Le pregunté por el significado de la palabra y me dijo: “Tiene dos acepciones. Una, el pan recién horneado, y otra, aquello que está de moda. Paradójicamente, es una palabra que había quedado en el pasado. Quise hacerla brillar. Me pareció hermosa y útil y deseaba desempolvarla, reflotarla, pero no pude. Los alumnos, ante mi insistencia, la incorporaban en alguna oración, porque sabían que era el modo de aumentar sus calificaciones.  Año tras año, yo les mostraba a los cambiantes alumnos el viejo diccionario para que vieran por sí mismos que tal palabra no era un invento mío, ya que en los diccionarios comunes, no figuraba. Un día, me enteré de que en la escuela me decían el viejo Hodi. Hodi, como apócope de “hodierno”. Como usted se dará cuenta, señorita, así empezó todo”.

Se quedó en silencio un instante, me pidió permiso y también que lo espere. Volvió sosteniendo un tomo no muy grande y sí muy deteriorado. Lo abrió, me señaló un espacio vacío y me dijo: “”Aquí estaba escrito hodierno. No sé si de tanto mirar la palabra se gastó y se borró. En realidad no lo sé.” Se quedó pensativo mirando el diccionario.

Alzheimer, diagnostiqué mentalmente, pobre hombre.

Lo consolé, o traté de hacerlo, por la pérdida de la palabra y fui a ver a mi abuela que por suerte ya estaba despierta.  El viejito me miró con recelo.

Ya de noche, al llegar a casa, saqué el diccionario de la repisa, busqué la mentada palabra y no figuraba. Bien, a otra cosa. El viejito debe estar ido y los alumnos, con esa maldad que los caracteriza, le debieron decir “Don Ido” y no “Don Hodi”.  

Junto al diario de los martes, comenzó a aparecer una tirada de fascículos coleccionables de una conocida editorial.

Después de varios meses, comenzaron a aparecer los fascículos que correspondían a “hod-“. Busqué inmediatamente el término “hodierno” y allí estaba. Mi corazón latió con alegría y asombro. Guardé el fascículo en mi cartera, por si acaso, también una lupa, pues Don Hodi tenía una grave miopía, y me dirigí al geriátrico.

No pregunté por mi abuela, me dirigí a ver al viejito. Me recibió fríamente, pero cuando le comenté de mi descubrimiento, pareció interesarse y después de una pausa, dijo: “Bueno, puede ser que ahora sea el momento de su renacimiento”.

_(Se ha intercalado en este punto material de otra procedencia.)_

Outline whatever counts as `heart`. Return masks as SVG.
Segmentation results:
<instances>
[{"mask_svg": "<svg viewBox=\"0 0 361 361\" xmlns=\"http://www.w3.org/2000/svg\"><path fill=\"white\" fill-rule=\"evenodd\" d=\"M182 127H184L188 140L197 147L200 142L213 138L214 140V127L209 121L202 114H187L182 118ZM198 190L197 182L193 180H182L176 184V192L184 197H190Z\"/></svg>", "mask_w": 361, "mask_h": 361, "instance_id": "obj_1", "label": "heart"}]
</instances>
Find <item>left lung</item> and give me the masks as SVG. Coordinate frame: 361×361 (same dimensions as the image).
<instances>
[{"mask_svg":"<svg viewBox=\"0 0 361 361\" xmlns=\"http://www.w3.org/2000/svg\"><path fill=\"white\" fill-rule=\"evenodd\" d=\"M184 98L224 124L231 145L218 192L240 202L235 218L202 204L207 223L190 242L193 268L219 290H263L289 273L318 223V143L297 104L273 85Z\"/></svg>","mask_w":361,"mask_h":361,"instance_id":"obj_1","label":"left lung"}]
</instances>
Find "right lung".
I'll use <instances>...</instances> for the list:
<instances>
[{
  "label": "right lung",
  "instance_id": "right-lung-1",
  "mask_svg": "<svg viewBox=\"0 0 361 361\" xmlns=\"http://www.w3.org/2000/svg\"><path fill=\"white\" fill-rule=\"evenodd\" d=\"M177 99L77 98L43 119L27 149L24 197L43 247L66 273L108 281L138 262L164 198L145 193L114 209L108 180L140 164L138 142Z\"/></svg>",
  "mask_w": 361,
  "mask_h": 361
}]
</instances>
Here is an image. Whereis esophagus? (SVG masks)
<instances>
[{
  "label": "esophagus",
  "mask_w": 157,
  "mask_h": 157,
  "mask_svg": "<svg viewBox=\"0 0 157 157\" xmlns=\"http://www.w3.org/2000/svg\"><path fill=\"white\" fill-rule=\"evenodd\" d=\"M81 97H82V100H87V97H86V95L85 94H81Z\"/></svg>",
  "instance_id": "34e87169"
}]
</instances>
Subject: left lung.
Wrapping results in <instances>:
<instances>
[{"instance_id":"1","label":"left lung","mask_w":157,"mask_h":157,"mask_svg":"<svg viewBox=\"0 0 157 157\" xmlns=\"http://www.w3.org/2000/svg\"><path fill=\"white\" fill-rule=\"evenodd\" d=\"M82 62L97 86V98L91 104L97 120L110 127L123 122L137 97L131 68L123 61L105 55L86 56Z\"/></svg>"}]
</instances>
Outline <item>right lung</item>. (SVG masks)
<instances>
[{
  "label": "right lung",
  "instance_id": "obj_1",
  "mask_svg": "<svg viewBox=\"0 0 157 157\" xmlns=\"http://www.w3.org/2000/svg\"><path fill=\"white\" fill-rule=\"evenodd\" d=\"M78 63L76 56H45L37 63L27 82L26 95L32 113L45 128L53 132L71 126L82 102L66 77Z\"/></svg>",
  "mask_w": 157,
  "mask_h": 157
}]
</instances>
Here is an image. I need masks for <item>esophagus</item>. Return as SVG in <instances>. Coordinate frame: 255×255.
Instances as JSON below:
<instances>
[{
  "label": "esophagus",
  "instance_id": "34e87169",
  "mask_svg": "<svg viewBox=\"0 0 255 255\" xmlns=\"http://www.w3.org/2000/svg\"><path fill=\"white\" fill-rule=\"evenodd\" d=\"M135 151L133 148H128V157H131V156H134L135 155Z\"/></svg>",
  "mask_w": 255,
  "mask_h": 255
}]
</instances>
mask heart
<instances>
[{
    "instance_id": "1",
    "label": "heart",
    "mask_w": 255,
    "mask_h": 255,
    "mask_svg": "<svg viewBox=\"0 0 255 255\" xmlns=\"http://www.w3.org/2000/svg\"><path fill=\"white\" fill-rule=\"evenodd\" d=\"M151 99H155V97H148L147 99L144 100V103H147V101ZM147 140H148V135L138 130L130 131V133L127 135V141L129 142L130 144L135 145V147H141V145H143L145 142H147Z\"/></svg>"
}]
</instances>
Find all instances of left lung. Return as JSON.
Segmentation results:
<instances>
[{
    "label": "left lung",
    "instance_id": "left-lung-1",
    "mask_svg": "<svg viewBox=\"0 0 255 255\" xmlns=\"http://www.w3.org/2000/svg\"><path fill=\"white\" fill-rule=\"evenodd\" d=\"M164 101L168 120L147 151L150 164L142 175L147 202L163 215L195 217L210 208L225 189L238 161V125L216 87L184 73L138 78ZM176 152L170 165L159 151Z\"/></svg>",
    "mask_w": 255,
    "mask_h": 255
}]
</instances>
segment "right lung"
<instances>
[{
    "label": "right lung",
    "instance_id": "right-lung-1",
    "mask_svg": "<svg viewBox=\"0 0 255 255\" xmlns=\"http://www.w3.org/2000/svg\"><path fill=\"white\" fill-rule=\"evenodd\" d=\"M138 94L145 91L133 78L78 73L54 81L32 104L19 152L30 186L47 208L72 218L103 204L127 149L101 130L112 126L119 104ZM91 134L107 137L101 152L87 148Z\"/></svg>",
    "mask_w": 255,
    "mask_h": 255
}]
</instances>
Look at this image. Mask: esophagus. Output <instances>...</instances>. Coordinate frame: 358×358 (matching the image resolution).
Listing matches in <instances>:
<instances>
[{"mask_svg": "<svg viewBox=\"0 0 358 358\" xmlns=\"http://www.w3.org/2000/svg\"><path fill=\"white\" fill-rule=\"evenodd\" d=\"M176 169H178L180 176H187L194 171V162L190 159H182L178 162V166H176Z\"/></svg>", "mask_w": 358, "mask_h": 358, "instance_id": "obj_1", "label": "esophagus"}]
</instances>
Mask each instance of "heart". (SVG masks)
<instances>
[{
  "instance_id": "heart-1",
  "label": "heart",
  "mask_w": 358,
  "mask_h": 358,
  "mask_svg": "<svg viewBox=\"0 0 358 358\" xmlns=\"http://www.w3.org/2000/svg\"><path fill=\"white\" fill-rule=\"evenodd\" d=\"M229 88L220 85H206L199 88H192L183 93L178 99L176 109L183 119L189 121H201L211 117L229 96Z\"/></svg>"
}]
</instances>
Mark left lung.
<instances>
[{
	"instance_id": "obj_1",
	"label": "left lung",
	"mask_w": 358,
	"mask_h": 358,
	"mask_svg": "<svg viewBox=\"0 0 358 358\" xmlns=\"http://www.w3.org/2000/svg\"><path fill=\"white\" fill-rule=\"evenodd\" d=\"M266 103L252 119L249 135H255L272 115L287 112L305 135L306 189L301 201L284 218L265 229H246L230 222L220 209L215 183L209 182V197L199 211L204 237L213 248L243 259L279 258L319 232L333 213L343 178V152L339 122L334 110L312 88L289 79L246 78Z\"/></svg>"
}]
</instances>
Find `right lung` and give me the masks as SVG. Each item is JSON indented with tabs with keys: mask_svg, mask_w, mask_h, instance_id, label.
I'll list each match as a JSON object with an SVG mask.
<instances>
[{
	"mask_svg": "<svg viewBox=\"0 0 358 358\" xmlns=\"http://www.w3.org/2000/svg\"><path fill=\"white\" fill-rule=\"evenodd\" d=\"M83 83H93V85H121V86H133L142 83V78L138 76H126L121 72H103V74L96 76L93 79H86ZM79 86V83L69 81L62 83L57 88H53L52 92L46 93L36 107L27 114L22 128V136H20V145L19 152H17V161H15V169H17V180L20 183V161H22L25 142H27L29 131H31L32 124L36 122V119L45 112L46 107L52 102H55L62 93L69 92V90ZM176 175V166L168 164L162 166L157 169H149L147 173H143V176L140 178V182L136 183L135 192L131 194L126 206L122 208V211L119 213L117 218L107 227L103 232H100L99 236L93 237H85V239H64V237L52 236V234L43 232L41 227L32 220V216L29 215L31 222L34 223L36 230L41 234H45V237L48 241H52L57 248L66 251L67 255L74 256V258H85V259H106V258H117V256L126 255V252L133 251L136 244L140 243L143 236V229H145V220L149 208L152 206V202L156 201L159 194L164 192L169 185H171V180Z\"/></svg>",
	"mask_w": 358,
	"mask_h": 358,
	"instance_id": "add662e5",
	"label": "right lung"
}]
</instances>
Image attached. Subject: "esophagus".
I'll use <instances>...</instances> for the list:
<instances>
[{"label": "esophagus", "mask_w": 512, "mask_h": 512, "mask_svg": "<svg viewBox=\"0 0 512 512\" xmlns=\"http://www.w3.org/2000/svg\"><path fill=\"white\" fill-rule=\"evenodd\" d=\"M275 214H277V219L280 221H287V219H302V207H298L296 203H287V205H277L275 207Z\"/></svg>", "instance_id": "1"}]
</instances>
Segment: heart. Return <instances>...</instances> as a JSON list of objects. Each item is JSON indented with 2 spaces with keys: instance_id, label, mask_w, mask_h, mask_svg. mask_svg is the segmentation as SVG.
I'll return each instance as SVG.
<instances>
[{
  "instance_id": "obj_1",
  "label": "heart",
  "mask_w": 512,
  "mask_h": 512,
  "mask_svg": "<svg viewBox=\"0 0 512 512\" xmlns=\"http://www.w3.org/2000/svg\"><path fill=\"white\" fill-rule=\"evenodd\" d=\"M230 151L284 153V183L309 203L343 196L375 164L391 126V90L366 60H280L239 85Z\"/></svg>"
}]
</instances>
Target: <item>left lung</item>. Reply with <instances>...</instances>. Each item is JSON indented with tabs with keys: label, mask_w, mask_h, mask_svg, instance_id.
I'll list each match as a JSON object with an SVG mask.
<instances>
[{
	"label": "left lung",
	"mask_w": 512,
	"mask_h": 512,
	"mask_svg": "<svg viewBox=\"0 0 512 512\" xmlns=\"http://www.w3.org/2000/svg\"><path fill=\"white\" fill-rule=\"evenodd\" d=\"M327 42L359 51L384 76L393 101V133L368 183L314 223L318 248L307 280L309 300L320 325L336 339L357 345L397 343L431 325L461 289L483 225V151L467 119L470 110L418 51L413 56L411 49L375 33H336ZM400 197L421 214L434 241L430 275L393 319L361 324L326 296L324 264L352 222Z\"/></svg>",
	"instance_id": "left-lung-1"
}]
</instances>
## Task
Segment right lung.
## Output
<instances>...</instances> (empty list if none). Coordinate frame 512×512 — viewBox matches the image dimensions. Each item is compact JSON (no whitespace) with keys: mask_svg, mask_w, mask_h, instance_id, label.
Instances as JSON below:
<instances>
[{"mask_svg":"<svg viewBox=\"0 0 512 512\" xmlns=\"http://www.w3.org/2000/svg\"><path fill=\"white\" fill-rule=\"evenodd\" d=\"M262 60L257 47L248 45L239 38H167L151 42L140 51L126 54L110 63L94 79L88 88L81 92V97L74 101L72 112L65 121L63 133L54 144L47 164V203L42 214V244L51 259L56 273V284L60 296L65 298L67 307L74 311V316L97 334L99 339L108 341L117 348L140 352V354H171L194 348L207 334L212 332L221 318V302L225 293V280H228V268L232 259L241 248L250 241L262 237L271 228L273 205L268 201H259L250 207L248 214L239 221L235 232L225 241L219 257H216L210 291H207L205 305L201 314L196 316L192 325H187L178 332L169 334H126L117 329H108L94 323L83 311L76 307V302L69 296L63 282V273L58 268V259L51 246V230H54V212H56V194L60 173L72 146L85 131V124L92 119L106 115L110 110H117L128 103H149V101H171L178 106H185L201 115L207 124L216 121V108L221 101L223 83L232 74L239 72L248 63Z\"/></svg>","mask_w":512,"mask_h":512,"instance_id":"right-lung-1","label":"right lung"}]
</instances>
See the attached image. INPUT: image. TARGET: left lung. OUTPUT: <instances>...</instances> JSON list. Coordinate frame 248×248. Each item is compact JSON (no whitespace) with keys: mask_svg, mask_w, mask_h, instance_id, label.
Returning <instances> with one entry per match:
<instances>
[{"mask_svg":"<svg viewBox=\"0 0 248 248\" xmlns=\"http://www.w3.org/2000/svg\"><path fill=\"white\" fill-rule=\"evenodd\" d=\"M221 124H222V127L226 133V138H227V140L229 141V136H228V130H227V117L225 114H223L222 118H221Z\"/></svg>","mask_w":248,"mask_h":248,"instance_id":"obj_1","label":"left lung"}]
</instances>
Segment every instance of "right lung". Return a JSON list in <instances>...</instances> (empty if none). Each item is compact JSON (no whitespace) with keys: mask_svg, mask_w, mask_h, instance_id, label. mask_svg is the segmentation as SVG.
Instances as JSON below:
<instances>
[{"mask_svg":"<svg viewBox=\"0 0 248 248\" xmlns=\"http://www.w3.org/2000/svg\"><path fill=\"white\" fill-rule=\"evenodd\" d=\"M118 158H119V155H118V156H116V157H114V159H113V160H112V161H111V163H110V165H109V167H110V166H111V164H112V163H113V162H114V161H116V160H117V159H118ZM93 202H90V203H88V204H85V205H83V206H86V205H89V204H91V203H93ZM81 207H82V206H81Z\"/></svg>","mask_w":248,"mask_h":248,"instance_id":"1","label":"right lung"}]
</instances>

Me agradeció, no quiso aceptar el fascículo como regalo y disculpándose porque no se sentía bien, se fue a su dormitorio.

Mi abuela estaba molesta conmigo y me reprochó a viva voz para que él también oyera, que yo era su nieta y que no tenía que conversar con extraños.

La última vez que fui al geriátrico, una de las enfermeras me dio un paquete y me dijo que era para mí y que Don Hodi, antes de internarse en el sanatorio, le había solicitado que me lo diera. Se lo agradecí mucho, lo escondí para que mi abuela no lo viera y comenzasen sus reproches y fui a verla y a conversar cuestiones familiares.

Al salir, la misma enfermera me llamó y me comunicó en susrros que Don Hodi acababa de fallecer.

Mi corazón se estremeció de dolor.

Cuando llegué a Plaza Pringles, desaté el paquete y dentro de una caja estaba el viejo diccionario. Lo abrí. Automáticamente se abría solo en la misma página y donde aquel día hubo un espacio en blanco, ahora decía, “Hodierno: pan fresco del día. Aquello que está de moda”.